There is more to Inverclyde than meets the eye

29 January 2020
Author: JHA

In Inverclyde Property Renovation LLP and another v HMRC [2019] UKFTT 0408 (TCC), the First-tier Tribunal upheld an appeal against closure notices that were issued to two LLPs. The FTT found that HMRC should have enquired into the appellant LLPs’ partnership returns under paragraph 24 of Schedule 18 to FA 1998 regarding corporation tax self-assessment and not s12AC of TMA 1970 for partnerships.

The LLPs stated that they did not rely on any lacuna in the legislation, but it was a straightforward case of HMRC having followed the wrong procedural steps. Moreover, HMRC could still be able to remedy the situation through their powers to make discovery assessments, subject to statutory limits.

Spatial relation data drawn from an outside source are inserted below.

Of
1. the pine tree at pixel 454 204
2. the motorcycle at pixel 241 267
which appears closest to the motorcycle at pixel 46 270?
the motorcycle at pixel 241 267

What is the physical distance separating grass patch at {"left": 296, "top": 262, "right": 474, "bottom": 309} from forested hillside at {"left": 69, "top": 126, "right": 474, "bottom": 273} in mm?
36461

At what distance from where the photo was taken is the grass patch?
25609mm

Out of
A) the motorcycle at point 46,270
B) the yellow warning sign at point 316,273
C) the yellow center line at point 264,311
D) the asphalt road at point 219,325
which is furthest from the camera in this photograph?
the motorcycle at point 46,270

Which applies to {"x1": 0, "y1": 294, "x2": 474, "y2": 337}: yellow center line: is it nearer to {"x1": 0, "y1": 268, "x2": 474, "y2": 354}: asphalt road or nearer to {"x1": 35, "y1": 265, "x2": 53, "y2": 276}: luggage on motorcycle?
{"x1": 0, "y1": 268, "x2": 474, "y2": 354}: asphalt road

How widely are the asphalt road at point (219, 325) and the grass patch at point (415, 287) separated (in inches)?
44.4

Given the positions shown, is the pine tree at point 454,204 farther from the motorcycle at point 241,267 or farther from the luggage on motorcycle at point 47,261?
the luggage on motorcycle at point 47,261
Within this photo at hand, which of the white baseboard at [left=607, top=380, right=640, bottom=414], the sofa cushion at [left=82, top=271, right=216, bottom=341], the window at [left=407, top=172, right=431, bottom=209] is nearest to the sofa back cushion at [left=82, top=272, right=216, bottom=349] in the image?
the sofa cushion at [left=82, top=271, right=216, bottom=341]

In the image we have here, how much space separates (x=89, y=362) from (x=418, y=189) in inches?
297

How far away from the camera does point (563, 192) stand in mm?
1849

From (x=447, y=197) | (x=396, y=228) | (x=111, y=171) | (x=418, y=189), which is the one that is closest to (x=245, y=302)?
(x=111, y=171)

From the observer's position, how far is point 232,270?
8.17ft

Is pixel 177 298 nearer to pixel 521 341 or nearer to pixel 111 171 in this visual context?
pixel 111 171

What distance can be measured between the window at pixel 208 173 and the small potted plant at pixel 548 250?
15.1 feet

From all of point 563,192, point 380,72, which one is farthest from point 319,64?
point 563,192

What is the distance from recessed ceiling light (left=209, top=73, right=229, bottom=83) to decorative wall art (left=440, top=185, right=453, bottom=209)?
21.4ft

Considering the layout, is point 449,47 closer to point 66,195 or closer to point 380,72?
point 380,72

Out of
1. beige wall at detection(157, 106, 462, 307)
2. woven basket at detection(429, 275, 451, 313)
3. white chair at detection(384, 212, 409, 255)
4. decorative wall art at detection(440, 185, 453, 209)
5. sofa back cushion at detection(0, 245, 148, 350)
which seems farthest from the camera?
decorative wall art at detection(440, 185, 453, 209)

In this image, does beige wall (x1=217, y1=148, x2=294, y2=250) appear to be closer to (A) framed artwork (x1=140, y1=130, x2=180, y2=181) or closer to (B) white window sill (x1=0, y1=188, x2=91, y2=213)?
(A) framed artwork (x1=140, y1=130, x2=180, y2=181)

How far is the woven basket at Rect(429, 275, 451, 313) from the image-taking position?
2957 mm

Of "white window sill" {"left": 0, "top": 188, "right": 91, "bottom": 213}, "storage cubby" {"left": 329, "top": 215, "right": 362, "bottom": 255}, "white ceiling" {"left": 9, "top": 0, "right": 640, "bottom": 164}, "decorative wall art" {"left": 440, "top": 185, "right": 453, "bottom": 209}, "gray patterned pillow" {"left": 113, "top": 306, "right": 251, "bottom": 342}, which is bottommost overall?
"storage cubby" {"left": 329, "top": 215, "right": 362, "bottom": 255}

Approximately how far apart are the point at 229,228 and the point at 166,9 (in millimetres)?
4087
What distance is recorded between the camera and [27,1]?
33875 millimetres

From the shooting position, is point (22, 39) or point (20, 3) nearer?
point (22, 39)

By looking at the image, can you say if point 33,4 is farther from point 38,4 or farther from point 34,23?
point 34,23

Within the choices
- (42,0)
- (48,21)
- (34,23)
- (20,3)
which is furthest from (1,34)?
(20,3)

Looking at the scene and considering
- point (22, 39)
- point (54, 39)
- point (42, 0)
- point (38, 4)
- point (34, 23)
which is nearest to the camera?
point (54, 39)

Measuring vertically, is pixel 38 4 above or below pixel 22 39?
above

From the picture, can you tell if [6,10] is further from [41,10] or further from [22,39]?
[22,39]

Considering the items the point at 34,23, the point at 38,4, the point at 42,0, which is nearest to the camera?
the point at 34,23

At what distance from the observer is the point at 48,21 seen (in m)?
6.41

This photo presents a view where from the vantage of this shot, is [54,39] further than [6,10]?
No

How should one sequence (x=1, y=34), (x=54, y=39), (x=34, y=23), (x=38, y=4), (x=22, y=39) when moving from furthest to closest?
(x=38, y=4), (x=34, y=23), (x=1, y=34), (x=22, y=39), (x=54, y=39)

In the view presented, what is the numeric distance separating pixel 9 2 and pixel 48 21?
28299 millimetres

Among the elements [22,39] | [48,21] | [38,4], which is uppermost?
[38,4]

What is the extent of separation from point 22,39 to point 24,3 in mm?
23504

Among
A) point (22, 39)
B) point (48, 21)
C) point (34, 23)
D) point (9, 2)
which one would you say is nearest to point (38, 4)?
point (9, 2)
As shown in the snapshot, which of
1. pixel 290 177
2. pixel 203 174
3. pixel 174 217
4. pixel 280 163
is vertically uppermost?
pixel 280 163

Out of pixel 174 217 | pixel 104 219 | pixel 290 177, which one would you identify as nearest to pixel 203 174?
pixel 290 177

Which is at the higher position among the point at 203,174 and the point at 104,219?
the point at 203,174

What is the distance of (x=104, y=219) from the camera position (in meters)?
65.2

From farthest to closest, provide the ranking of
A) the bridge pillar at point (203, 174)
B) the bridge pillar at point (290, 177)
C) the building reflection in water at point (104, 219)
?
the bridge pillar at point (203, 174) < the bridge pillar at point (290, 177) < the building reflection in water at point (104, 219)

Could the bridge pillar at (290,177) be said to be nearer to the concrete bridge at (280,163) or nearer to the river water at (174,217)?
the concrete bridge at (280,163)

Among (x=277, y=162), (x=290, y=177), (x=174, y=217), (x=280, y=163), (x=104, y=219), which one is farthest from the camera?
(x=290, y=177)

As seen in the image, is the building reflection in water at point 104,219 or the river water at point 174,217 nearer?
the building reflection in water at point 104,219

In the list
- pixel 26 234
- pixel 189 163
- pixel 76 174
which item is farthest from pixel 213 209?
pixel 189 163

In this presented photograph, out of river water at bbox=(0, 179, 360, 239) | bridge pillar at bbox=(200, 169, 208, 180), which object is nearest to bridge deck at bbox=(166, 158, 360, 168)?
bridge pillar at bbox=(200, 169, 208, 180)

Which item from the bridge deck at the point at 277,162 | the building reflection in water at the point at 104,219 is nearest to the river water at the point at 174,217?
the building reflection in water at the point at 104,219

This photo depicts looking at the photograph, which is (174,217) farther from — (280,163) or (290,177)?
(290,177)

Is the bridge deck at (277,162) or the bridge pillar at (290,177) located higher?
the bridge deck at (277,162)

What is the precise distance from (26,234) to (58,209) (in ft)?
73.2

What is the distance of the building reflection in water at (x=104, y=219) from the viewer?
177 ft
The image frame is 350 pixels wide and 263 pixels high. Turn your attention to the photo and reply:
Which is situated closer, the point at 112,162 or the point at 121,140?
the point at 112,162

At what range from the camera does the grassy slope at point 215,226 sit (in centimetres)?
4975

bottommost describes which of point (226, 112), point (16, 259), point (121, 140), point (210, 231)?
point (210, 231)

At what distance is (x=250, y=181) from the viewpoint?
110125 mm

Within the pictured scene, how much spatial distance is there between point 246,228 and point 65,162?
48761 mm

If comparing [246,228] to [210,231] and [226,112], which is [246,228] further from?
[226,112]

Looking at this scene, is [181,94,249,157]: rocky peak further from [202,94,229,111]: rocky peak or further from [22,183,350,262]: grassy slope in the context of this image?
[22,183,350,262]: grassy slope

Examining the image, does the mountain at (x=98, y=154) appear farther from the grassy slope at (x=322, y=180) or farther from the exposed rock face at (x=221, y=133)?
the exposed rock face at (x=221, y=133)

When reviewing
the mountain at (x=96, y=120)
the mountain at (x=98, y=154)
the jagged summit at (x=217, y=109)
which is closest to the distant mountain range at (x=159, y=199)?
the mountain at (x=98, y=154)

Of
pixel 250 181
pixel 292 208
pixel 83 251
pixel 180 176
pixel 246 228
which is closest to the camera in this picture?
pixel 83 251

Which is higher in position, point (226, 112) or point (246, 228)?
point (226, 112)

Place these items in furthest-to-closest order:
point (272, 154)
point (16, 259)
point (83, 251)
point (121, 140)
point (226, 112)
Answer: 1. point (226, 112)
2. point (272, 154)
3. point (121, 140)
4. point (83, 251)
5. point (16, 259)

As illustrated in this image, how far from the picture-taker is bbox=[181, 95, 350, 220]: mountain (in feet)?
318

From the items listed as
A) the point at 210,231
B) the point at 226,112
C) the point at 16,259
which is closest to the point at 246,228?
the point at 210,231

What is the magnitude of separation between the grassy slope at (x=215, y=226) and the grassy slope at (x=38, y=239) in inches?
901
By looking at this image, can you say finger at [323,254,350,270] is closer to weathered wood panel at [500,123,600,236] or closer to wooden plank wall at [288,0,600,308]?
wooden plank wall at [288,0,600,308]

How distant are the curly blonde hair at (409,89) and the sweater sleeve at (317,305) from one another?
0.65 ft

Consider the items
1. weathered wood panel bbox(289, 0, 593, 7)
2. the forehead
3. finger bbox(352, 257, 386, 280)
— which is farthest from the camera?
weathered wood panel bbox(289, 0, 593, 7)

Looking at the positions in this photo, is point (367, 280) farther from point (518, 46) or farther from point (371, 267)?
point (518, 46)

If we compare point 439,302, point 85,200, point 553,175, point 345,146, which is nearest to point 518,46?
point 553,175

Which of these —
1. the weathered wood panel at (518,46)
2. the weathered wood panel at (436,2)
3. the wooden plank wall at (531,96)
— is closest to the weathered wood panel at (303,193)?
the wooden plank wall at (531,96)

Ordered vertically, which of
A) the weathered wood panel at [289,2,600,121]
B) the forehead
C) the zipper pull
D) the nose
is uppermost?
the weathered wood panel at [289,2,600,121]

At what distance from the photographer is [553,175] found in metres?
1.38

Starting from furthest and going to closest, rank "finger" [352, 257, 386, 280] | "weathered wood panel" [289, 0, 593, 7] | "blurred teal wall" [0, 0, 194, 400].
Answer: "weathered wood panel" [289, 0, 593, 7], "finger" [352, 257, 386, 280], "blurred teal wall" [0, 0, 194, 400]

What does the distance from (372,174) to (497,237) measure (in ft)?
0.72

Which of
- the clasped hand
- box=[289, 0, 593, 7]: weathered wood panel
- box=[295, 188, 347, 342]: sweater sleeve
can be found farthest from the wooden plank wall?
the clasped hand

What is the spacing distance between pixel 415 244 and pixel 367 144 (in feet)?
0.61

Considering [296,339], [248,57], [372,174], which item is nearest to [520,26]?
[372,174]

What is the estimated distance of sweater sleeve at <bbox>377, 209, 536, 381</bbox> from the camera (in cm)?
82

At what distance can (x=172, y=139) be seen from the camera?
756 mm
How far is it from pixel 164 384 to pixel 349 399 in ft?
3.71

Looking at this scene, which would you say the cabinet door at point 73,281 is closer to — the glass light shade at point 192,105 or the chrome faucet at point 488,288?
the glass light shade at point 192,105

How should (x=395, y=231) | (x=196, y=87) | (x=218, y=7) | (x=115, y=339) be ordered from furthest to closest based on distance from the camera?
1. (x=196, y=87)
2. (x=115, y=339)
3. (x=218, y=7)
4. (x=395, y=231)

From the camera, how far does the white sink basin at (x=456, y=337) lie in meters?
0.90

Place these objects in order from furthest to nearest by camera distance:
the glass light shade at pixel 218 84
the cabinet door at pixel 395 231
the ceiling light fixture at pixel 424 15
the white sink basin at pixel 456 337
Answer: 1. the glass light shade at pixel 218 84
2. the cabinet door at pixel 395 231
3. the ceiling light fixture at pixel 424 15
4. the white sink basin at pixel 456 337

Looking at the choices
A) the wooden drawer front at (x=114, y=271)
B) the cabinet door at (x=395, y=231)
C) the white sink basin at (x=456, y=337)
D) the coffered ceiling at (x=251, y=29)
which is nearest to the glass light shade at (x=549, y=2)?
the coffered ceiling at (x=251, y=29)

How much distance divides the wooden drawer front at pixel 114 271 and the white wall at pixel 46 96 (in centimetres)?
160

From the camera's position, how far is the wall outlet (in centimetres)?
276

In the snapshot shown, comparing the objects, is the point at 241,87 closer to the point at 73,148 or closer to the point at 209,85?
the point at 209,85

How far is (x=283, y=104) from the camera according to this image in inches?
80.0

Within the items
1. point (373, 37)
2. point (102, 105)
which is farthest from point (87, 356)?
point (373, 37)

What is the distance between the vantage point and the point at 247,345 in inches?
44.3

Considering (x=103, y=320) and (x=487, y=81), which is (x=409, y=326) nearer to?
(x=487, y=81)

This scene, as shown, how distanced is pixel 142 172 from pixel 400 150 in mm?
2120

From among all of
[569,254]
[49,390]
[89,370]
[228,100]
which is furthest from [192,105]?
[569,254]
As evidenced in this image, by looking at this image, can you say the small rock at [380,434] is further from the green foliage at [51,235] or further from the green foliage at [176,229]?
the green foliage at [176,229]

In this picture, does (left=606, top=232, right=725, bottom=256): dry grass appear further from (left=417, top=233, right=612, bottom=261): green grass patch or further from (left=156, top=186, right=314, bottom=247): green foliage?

If HMRC wanted to challenge the relevant return of any LLP members, they should have opened an enquiry into those members’ own returns under s9A, TMA.  The FTT reiterated that a taxpayer will not be prevented from challenging the procedural course adopted by HMRC only because they have accepted incorrectly issued notices of enquiry and the fact that HMRC has used a procedural course for a considerable period does not make it correct.

It is HMRC’s common practice not to open s9A TMA 1970 enquires into the returns of individual partners of LLPs in analogous scenarios. This decision may therefore have a wider impact on other similar enquires.

HMRC has appealed the FTT decision and the UT hearing is on 27 April 2020.